Pentagon UFO Videos (FLIR, GIMBAL, GOFAST)

  • Type: primary evidence (declassified military sensor footage)
  • Author: US Navy personnel; formally released by the Department of Defense
  • Date: 2004 (FLIR recorded); 2015 (GIMBAL, GOFAST recorded); 2017 (leaked to press); 2020-04-27 (formally released by Pentagon)
  • Credibility: primary (authenticated by the Department of Defense)

The Three Videos

FLIR (November 2004): Recorded by Lt. Commander Chad Underwood from an F/A-18F off the USS Nimitz. Infrared footage of the “Tic Tac” object from the Fravor encounter. Underwood did not observe the object visually; he was focused on getting it on tape. He coined the term “Tic Tac.”

GIMBAL (January 20, 2015): Recorded by crew of the USS Theodore Roosevelt off the US East Coast. Shows an oblong object rotating against the wind. Audio captures pilots exclaiming: “There’s a whole fleet of them!”

GOFAST (February/March 2015): Recorded by crew of the USS Theodore Roosevelt. Shows a fast-moving object low over the ocean.

Release History

Christopher Mellon provided the videos to the New York Times and Washington Post for the December 16, 2017 stories. Luis Elizondo has also been credited with facilitating the release. The classification status was ambiguous; Pentagon spokesperson Susan Gough told Popular Mechanics that DOPSR (Defense Office of Prepublication and Security Review) “did not receive final approval from Navy” but a later investigation “determined the videos were not classified.”

According to Wired, a copy of the FLIR video had been online in a UFO forum since at least 2007.

The Pentagon formally released the three videos on April 27, 2020, stating they wanted to “clear up any misconceptions by the public on whether or not the footage that has been circulating was real.”

Additional Footage

2019 USS Russell video: Triangular/pyramidal objects. Pentagon confirmed authenticity. Mick West proposed these were out-of-focus light sources (bokeh effect from the camera aperture shape).

2019 USS Omaha video: Spherical object moving over ocean, appearing to descend into water. Pentagon confirmed authenticity.
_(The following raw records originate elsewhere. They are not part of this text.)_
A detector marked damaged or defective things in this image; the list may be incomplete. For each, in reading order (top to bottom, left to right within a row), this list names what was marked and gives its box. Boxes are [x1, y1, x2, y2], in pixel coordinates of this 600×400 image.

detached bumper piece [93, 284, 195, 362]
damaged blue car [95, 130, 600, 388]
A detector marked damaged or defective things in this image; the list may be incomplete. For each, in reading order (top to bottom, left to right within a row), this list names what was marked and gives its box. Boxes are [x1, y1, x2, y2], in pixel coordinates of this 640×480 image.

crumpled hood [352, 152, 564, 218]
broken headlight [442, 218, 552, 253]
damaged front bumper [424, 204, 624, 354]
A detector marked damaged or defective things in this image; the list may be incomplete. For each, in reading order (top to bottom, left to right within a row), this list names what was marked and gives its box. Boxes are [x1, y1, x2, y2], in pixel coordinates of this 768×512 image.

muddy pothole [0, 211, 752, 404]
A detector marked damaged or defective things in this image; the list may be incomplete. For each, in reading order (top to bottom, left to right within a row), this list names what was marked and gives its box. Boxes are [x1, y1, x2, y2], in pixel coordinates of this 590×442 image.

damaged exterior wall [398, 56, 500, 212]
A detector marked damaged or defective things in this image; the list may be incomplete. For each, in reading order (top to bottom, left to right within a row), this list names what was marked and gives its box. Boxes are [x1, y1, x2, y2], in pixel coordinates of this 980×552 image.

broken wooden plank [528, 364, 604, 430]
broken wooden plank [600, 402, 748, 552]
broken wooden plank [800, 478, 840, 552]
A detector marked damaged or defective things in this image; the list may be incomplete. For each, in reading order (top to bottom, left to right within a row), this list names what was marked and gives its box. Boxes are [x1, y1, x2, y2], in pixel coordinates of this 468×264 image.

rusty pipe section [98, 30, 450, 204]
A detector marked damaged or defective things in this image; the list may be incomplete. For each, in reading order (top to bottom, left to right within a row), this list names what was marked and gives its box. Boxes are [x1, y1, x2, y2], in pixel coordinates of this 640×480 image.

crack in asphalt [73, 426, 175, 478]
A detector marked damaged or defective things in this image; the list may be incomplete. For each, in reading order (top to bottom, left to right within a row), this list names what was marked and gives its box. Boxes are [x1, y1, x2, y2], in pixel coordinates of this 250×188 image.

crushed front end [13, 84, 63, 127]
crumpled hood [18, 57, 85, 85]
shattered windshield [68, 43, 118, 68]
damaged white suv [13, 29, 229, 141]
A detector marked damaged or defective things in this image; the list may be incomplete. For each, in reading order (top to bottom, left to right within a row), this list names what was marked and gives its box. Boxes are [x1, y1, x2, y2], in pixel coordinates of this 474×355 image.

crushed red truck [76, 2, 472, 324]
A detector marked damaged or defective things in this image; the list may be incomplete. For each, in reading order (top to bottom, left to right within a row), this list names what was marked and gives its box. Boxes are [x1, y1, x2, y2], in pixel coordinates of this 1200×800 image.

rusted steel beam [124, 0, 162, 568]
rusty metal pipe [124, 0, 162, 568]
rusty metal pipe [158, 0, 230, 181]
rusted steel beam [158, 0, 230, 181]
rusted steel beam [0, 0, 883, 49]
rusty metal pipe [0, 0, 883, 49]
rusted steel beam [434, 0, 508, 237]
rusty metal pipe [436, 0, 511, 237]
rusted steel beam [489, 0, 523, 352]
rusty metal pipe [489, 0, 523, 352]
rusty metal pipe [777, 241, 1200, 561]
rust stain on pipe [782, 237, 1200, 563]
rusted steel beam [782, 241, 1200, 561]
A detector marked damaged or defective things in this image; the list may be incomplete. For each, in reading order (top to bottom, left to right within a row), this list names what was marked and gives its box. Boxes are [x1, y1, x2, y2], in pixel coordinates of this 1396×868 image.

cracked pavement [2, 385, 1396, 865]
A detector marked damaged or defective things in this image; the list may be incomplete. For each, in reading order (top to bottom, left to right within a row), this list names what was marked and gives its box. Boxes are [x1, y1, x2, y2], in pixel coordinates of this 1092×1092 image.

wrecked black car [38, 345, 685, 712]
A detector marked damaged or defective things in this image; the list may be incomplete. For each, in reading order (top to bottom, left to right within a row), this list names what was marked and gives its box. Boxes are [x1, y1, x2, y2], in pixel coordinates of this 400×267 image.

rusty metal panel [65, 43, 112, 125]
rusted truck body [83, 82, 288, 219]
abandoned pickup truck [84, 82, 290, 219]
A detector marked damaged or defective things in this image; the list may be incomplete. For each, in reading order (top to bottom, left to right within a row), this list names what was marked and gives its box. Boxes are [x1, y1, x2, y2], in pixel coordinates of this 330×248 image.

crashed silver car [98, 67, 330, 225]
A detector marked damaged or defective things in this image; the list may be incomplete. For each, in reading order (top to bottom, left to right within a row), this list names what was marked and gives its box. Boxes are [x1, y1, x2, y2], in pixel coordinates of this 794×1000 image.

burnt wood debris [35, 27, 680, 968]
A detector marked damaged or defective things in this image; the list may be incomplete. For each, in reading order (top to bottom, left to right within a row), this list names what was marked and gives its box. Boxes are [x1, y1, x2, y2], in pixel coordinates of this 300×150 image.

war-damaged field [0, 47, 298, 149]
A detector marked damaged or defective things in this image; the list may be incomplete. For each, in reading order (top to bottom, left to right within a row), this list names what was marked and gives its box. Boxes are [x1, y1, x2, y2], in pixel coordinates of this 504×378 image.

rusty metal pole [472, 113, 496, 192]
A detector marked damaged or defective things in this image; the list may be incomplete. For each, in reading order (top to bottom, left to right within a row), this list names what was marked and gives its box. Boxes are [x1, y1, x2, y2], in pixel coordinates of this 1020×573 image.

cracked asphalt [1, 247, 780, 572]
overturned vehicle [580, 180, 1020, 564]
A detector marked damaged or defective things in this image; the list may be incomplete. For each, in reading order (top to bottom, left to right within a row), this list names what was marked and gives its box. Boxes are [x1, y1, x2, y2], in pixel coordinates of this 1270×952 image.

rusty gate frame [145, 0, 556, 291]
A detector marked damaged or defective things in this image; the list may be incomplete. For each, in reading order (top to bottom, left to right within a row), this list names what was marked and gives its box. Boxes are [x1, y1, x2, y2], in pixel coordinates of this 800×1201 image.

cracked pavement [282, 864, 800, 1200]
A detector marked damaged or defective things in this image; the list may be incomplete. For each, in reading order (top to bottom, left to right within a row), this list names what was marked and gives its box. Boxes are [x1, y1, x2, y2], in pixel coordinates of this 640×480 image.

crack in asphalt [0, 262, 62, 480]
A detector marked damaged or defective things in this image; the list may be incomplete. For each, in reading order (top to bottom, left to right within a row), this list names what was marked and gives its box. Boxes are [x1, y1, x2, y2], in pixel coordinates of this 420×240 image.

2022-2023 MQ-9 drone footage: AARO released several clips. A Middle East “metallic orb” remained unidentified. South Asia footage initially considered “truly anomalous” was later identified as a commuter aircraft. A Western USA clip was identified as a commercial aircraft.

Skeptical Analysis

Mick West has analyzed all the videos extensively:

  • GOFAST: Argued the object appears fast due to parallax effect; the object may be slow-moving (a balloon).
  • GIMBAL: Argued the apparent rotation could be an infrared glare artifact.
  • USS Russell pyramids: Demonstrated they are consistent with bokeh (out-of-focus lens artifact).
  • USS Omaha sphere: “The simplest explanation is that it’s just a plane. It moves like a plane, it acts like a plane.”

The important distinction: the videos alone are ambiguous. They become compelling only when combined with the eyewitness testimony (Fravor, Dietrich, etc.) and the radar data. The videos in isolation do not demonstrate extraordinary capabilities; they show shapes on infrared cameras that could have multiple explanations.